Esta vez el viejo De Broca, un señor que siempre supo acompañar a sus protagonistas masculinos de beldades del sexo opuesto (recuerden al feo Belmondo con el monstruo ubérrimo de la Cardinale, en Cartouche, o las cintas en que convocara a Úrsula Andrés, Francois Dorleac, Jacqueline Bisset, Jeanne Moreau…), trajo para prendar nuestra retina y perdonar cualquier imperfección de la película a Marie Gillain, una joven actriz dotada en buena ley de todas las herramientas de la profesión, que para fortuna suya posee el aura de las bellezas clásicas, junto a un candor extrañamente salpicado de ese desborde de gracia que hizo estallar las capacidades sensoriales de los espectadores masculinos.

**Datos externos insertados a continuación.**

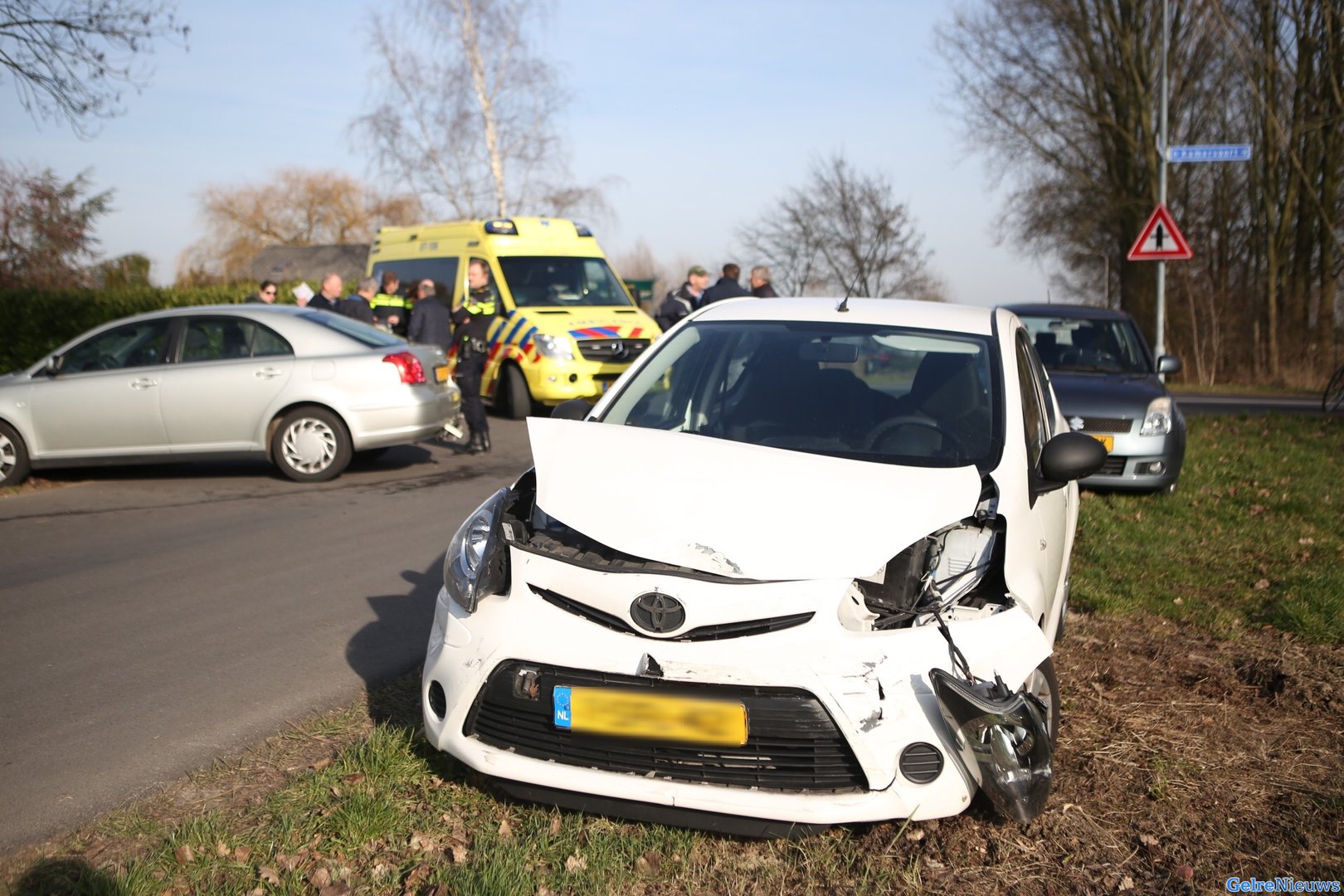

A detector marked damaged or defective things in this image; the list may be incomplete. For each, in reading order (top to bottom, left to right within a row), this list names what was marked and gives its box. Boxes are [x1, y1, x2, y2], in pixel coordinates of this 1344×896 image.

broken headlight [448, 488, 514, 614]
crumpled hood [528, 418, 982, 581]
damaged white toyota [418, 297, 1102, 836]
broken headlight [929, 667, 1049, 823]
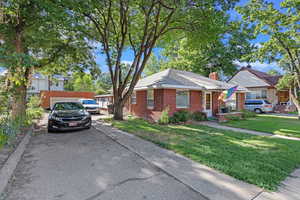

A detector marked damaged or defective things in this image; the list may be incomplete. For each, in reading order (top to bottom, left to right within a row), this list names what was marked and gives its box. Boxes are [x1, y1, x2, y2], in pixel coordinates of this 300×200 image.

driveway crack [84, 172, 161, 200]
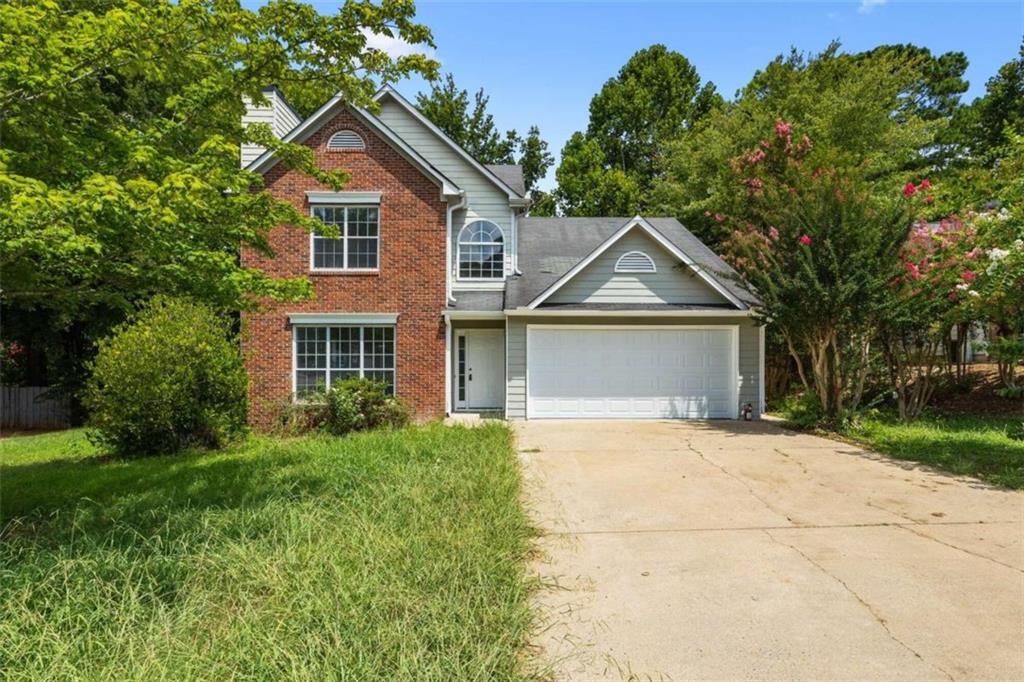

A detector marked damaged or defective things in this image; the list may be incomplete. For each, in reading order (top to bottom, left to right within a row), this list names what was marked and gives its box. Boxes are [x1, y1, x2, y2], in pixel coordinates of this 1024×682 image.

driveway crack [765, 528, 954, 675]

Especialista del cine de aventuras, la comedia popular y las cintas de época, quien debutara en la realización en 1959 mediante Los juegos del amor, aseguraba que “me gusta ante todo hacer reír”, en tanto solo le interesaba reflejar en su obra “nada más el aspecto cómico de la vida”. Suerte de tipo a contracorriente en los tiempos de las serias películas de la Nueva Ola, de Broca, en cierta ocasión, no pudo escapársele a un crítico, que le soltó media hora de explicaciones con las razones por las cuales no había alabado su más reciente largometraje. Al terminar el sermón, Philippe lo miró, y le replicó por única contesta, señalándose su calzado: “Sí, sí, pero de todos modos llevo unos zapatos muy bonitos, ¿no¿”.
Y es que su talante burlón, la intención de encontrar la cara farsesca de la existencia en su vida y su cine, preocupó siempre mucho más al creador de El amante de cinco días que lo que pudiera quedar recogido de sí en papel para la historia.
De este hijo de fotógrafo y nieto de pintor afirman no pocos que reinventó el cine de aventuras en Europa. Tuvo a su lado a varios de los mejores actores de Francia, a la manera de Jean Rochefort, Philippe Noiret o Robert Hossein, e incluso a algunos como a Jean Pierre Cassel —con quien rodara sus primeras producciones—, los llegaría a descubrir y lanzar al estrellato.
De Broca aprendió mucho a las órdenes de directores como Chabrol y Truffaut, pero también de los clásicos americanos; si en un principio reverenciaba en sus comedias primigenias a gente como Frank Capra y otros, luego su cine adquirió un matiz muy personal que lo singularizó. Siempre, repetimos, dentro de los estándares comerciales de los que nunca quiso alejarse.
Durante un homenaje a su obra, en 1983, Truffaut aseveró: “Como Tom y Jerry, Philippe sabe que la vida es una broma, que los despachos están ocupados por falsos adultos que se hacen pasar por ministros, abogados, críticos de arte…”. Un importante crítico argentino, de los que sí tiene un despacho bien ganado, escribió en su epitafio que “por eso él los filmaba como monigotes de dibujos animados, corriendo a 18 imágenes por segundo”. Como sostuviera igualmente Truffaut, al hacerlo lo animaba la intención de “escapar del peso del mundo moderno”.